▶ [Text for analysis]

____________________

Friday, October 11, 2019

Adrift with the milkweed but finding a home

Yesterday I took advantage of the gorgeous fall weather to walk up the hill and set loose some milkweed seeds collected by my old friend in North Carolina. We have two kinds of milkweed in the butterfly meadow already but none like these, producing red and yellow blossoms, but I wonder: Will North Carolina milkweed grow in Ohio? The only way to find out is to pinch a handful of milkweed fluff and fling it across the meadow, trusting that it will alight and take root somewhere hospitable.

We've been talking a lot about hospitality in my Honors Literature class, first examining how the code of hospitality works in Homer's Odyssey and then finding variations on the theme in Cold Mountain. We've seen how wayfarers depend upon the kindness of those who are more rooted in place, how diverse people can find common ground around a meal accompanied by music and storytelling, and how those who violate the code of hospitality create all kinds of havoc. The wanderer finds rest for his journey by making himself at home in various places, hoping he can trust his hosts to send him safely on his way; when this doesn't happen--when the Cyclops eats Odysseus's men or when Teague shares a meal and music with holy men before shooting them--we see that the difference between civilization and savagery hinges on the willingness to create a home, however temporary, in the wilderness and to treat all who enter it as brothers.

I want my friend's milkweed blossoms to find a home in my meadow but it's hard to direct the seeds to any certain spot as the least puff of wind blows them out of reach and out of sight. This is how I got here too, adrift among too many homes: my little house in the woods, the parsonage in Jackson where I spend my weekends, the house up north where I visit my grandkids, the house where I grew up in Florida. I lived in six or seven houses as a child but the only one that still feels like home is the Florida house, which will soon be on the market, so we need to retrieve some valuables before the house falls out of our hands forever. Last weekend my brother and I tried to remember the things we've loved in that house--the watercolor my daughter painted, a cross-stitch piece I made for Mom, those books, that vase, those flowered chairs--but when the people we love have left the building, we can hardly call it home.

Today a colleague asked me to name my favorite place on campus, and I cast about for an answer. I love the library, of course, and my office where I'm surrounded by books and photos of birds and grandkids, and I loved the pollinator garden before it was removed to make room for fall plantings, but the place on campus where I feel most at home is in a classroom full of students wrestling with a text. It doesn't even need to be a nice classroom; the people and the stories make it home. And this, I think, is true of all my homes: the empty house in Florida, still full of stories in my memory; my house in the woods, where family gathers around a table to talk, eat, and sing; the parsonage where we make new friends by sharing stories; the grandkids' house where the future is being built by tiny hands and big voices.

Sometimes I get tired of uprooting myself every weekend to live in a whole different town, but today when I drove into that town, it felt like home. I may drift for a time like the milkweed seeds, but it's good to know that wherever I land, I can find a place to call home.

____________________

▶ [Excerpted data]

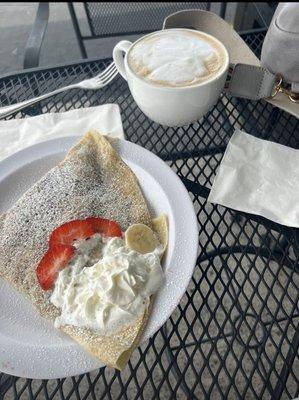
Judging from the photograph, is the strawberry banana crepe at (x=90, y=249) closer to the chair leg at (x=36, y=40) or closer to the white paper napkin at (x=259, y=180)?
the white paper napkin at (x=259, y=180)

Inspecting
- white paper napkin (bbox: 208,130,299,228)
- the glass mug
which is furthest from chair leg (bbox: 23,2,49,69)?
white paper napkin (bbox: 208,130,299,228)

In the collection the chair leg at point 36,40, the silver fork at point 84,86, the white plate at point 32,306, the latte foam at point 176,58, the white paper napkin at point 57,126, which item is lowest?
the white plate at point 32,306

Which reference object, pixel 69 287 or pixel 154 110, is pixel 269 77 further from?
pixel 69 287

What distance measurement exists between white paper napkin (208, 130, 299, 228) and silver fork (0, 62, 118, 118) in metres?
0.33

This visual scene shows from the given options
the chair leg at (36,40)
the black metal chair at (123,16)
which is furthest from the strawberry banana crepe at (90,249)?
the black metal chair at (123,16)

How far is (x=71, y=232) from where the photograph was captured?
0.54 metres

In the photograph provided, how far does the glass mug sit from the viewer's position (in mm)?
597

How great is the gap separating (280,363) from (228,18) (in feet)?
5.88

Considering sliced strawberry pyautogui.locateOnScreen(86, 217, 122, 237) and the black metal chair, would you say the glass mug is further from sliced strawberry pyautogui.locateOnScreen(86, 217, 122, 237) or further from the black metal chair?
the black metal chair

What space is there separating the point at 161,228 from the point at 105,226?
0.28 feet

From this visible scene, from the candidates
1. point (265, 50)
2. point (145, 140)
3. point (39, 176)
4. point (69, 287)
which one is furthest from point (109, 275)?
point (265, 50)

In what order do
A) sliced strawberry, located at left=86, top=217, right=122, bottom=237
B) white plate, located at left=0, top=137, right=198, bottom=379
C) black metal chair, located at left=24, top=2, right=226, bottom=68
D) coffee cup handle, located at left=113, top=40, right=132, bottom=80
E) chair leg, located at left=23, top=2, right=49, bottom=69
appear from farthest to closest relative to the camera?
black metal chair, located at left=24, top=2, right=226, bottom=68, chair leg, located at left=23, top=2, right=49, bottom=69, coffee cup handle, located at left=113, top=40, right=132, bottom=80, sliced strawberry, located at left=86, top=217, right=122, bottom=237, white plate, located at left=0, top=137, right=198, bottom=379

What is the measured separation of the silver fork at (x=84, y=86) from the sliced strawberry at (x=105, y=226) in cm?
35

____________________

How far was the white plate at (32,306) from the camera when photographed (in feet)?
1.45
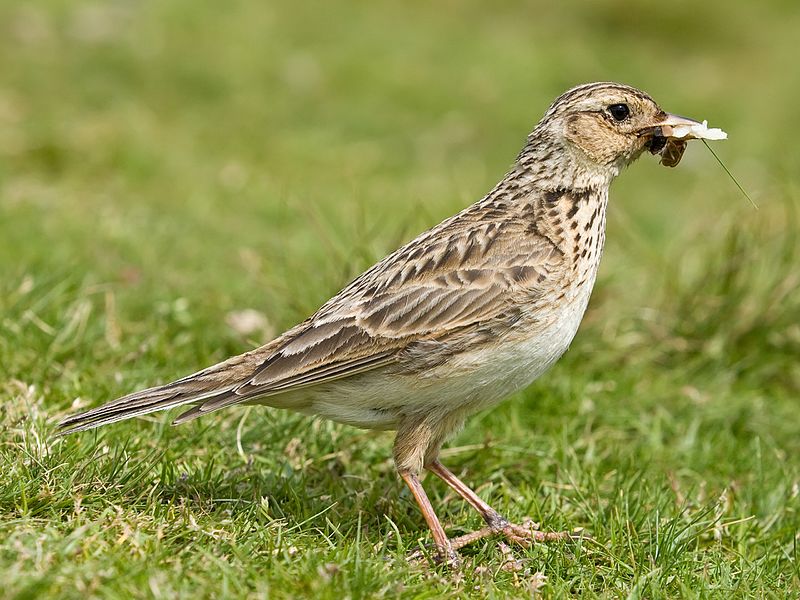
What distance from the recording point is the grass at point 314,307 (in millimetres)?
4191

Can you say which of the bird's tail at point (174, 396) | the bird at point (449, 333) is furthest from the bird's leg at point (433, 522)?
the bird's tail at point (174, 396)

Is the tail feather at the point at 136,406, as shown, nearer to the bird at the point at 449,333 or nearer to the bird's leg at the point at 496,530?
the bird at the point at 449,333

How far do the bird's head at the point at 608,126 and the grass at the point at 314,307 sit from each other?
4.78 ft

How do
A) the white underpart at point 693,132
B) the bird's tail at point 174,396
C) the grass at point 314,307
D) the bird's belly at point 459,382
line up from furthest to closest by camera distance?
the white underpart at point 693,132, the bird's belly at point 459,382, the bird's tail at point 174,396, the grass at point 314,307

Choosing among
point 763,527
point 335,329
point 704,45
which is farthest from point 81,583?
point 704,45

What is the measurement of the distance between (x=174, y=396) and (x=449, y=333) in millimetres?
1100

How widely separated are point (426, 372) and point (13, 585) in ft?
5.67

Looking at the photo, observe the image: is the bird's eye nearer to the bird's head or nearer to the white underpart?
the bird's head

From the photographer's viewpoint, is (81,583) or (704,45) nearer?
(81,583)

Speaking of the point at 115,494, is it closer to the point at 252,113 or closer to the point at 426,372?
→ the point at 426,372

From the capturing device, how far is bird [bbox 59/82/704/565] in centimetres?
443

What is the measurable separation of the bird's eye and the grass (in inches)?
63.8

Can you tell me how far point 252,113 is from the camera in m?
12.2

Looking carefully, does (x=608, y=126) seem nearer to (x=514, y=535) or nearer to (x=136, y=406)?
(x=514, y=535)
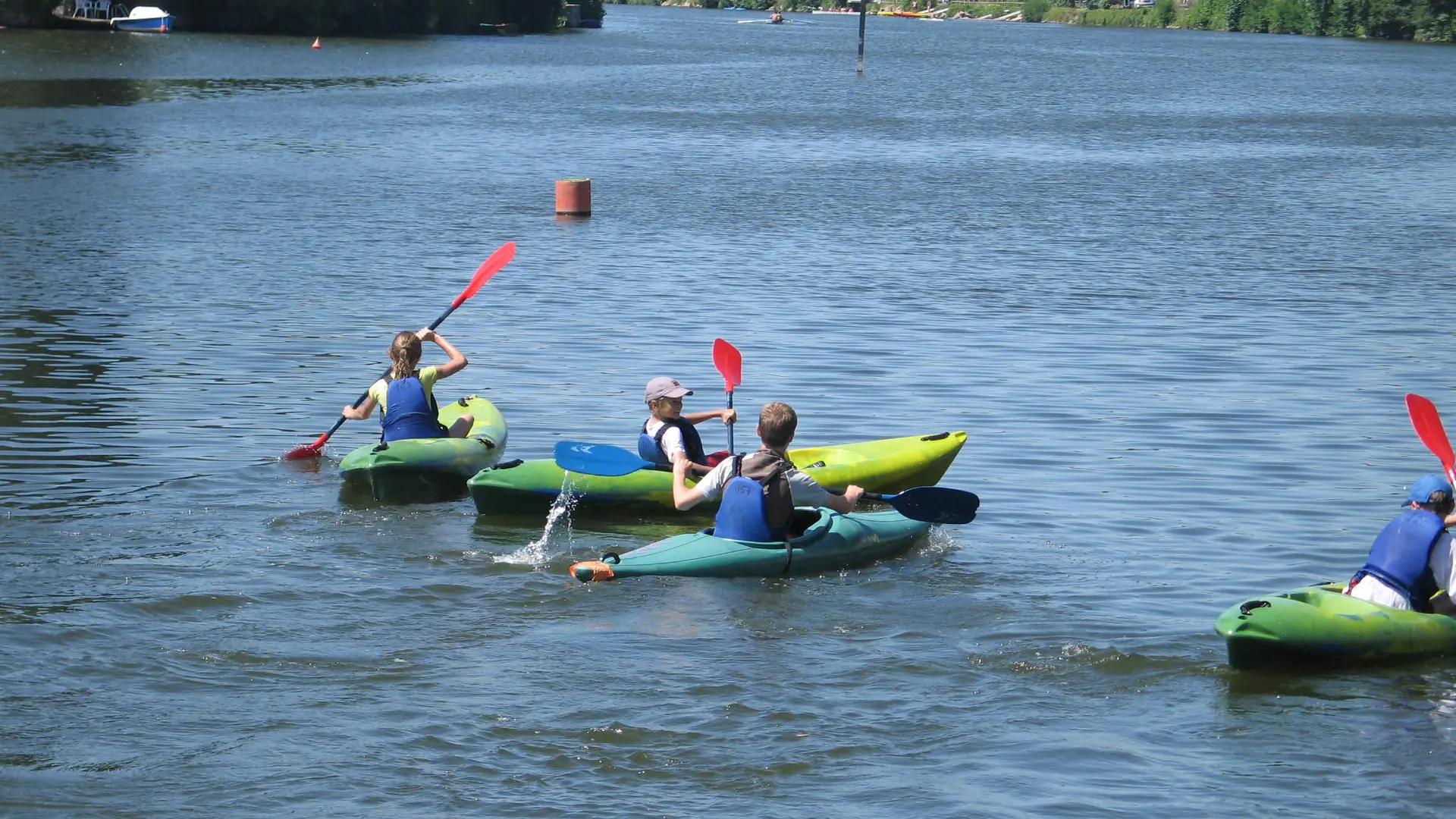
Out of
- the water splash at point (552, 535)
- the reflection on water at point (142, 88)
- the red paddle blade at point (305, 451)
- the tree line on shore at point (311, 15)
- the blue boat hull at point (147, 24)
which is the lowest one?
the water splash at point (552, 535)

____________________

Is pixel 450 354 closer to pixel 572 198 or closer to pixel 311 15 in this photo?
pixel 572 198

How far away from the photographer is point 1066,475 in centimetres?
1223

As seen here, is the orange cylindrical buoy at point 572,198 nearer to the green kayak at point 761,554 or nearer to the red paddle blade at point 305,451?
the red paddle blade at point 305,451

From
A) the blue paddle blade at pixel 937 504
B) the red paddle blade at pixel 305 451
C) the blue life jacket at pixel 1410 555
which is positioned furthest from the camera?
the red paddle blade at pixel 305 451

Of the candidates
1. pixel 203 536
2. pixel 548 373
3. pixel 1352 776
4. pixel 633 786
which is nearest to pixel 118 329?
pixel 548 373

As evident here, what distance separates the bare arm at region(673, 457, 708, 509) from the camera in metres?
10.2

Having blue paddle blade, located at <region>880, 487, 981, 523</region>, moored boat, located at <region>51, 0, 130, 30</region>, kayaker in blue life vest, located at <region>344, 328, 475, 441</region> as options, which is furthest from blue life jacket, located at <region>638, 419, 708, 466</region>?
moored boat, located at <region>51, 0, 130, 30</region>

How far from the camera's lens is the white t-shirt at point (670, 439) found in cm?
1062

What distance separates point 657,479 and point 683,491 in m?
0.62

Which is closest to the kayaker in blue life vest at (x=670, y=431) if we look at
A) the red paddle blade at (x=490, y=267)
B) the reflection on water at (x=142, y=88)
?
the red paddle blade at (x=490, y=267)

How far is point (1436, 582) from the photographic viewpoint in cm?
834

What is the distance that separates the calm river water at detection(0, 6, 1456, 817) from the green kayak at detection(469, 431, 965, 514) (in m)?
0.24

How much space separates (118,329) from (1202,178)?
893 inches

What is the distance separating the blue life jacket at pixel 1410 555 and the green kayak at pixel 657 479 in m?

____________________

▶ [Assignment] Extract from the post about milkweed and home, word for word, the stretch from "Adrift with the" through "root somewhere hospitable.". Answer from the post about milkweed and home alone, not from the records.

▶ [Solution to the exercise]
Adrift with the milkweed but finding a home

Yesterday I took advantage of the gorgeous fall weather to walk up the hill and set loose some milkweed seeds collected by my old friend in North Carolina. We have two kinds of milkweed in the butterfly meadow already but none like these, producing red and yellow blossoms, but I wonder: Will North Carolina milkweed grow in Ohio? The only way to find out is to pinch a handful of milkweed fluff and fling it across the meadow, trusting that it will alight and take root somewhere hospitable.